• [Excerpted passage]
↓↓↓
Chopin Music In The Open Air or Chopin Fest is an annual international festival of music of Polish composer Frederic Chopin (1810-1849). It is held in a historical and cultural complex The Radomysl Castle (Radomyshl, Zhytomyr region, Ukraine), in 2014.

It was launched by Olga Bogomolets, a Ukrainian physician and civic activist. Co-organizers of the festival are the Embassy of Poland in Ukraine, the Polish Institute in Kyiv and The Radomysl Castle.

The festival's specific feature is that the audience listens to the music outdoors, on one of the islands in the Castle, scattering freely all across the island, sitting on benches, chairs or lying on mats spread out on the grass. Besides, the music that pianists perform can be heard inside the Castle, namely in the St. Michael's Hall, where concerts of chamber music take place.

The aim of the festival is to popularize the works of Chopin among Ukrainians and to facilitate more close contacts between Ukrainian and Polish people.
↑↑↑
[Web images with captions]
↓↓↓
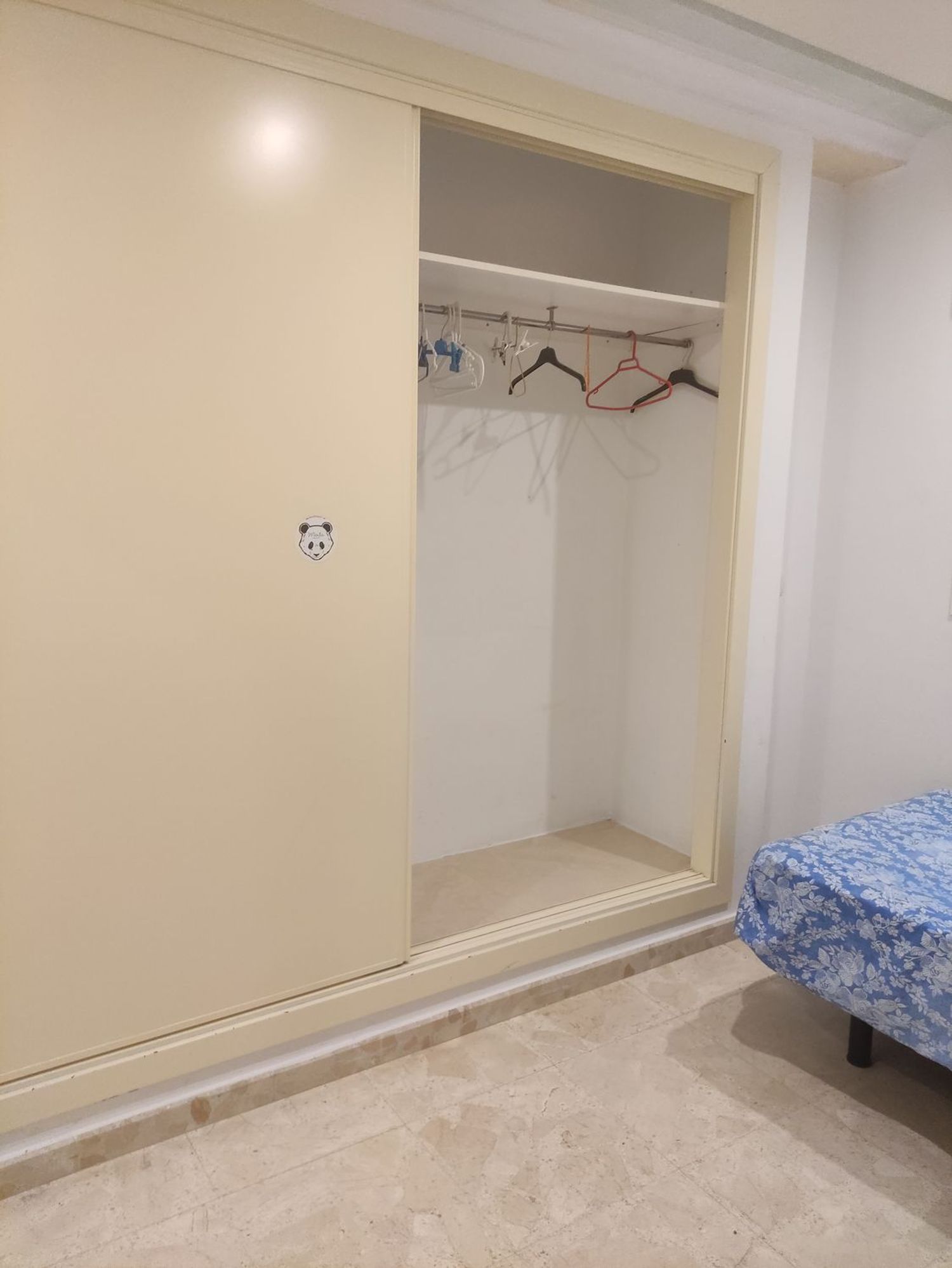 Piso en Calle de Demóstenes, 3, El Consul - El Romeral - Foto 21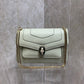 OZ - BGL Bags - 058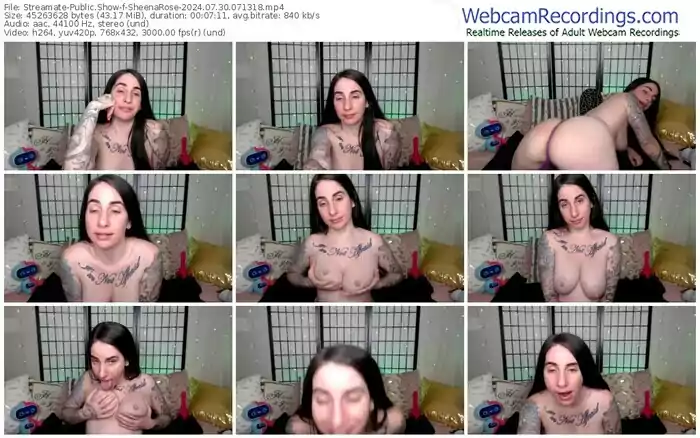 2024/07/30/streamate-sheenarose-07-13-18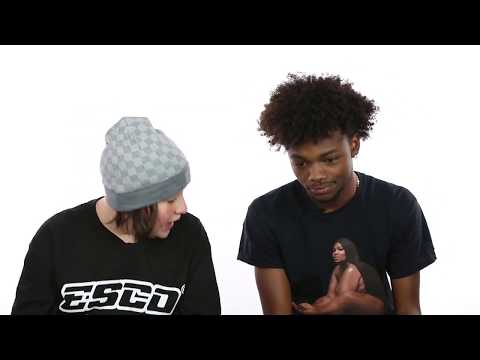 RobThePlayboy: I Love Lizzo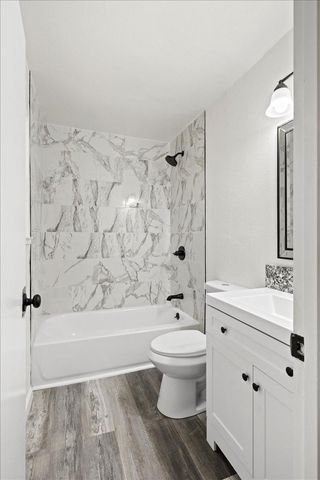 12040 Judas Ear Ct, Smartsville, CA 95977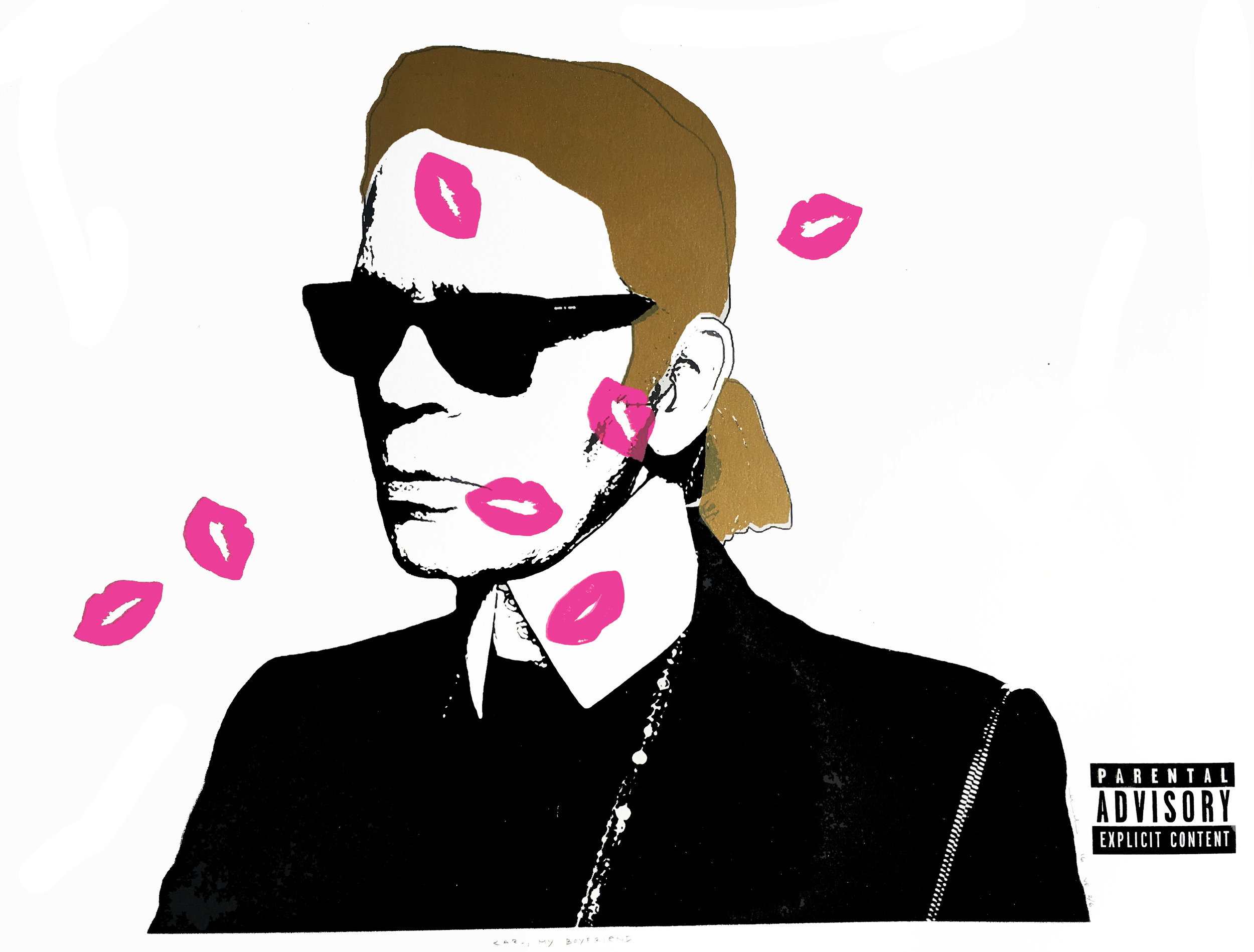 karl.jpg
↑↑↑
Resume the passage about the Chopin festival at the Radomysl Castle, picking up right after its last sentence.

History 
The first Chopin Music In The Open Air Festival was held on June, 14–15, 2014. Its participants were: Piotr Szychowski, the winner of international piano contests in Rome, Bucharest, Takasaki, Darmstadt, Ettlingen, Bydgoszcz, Łódź and Warsaw; Inessa Poroshina, the soloist of the National Philharmonic of Ukraine; Larisa Deordiyeva, the soloist of the National Philharmonic of Ukraine, the winner of the All-Ukrainian Lysenko competition of pianists; the students of music schools in Kyiv.

The 2nd festival had taken place on June 13–14, 2015. Among the participants were: Jacek Kortus, the 1st prize and "Grand Prix" winner of the 10th International Chopin Contest in Antonin (Poland), the 1st prize winner of All-Polish piano contest Competition named after prof. Ludwik Stefański in Plock (Poland); Tatiana Shafran, Inessa Poroshina, the students of music schools in Kyiv and Zhytomyr.

The 3rd festival took place on June, 11–12, 2016.

The 4th festival was held on June, 17–18, 2017  This time its main attraction were young piano players from the Western and Eastern regions of Ukraine. One of the festival's participants, 13-years old Victoria Tkachuk (Radomyshl. Zhytomyr region), took afterwards the Grand-Prix in the prestigious international music contest "The City of Leon" in Lviv.

The 5th festival took place on June, 23–24, 2018. This time its main feature was the promotion of young talented students of musical schools from different Ukraine's regions.

The Chopin Music In The Open Air Festival is attended by the ambassadors of Belgium, Latvia, Moldavia, Romania, Serbia, France, Kyrgyzstan, South Korea, Pakistan, Turkey and Japan in Ukraine.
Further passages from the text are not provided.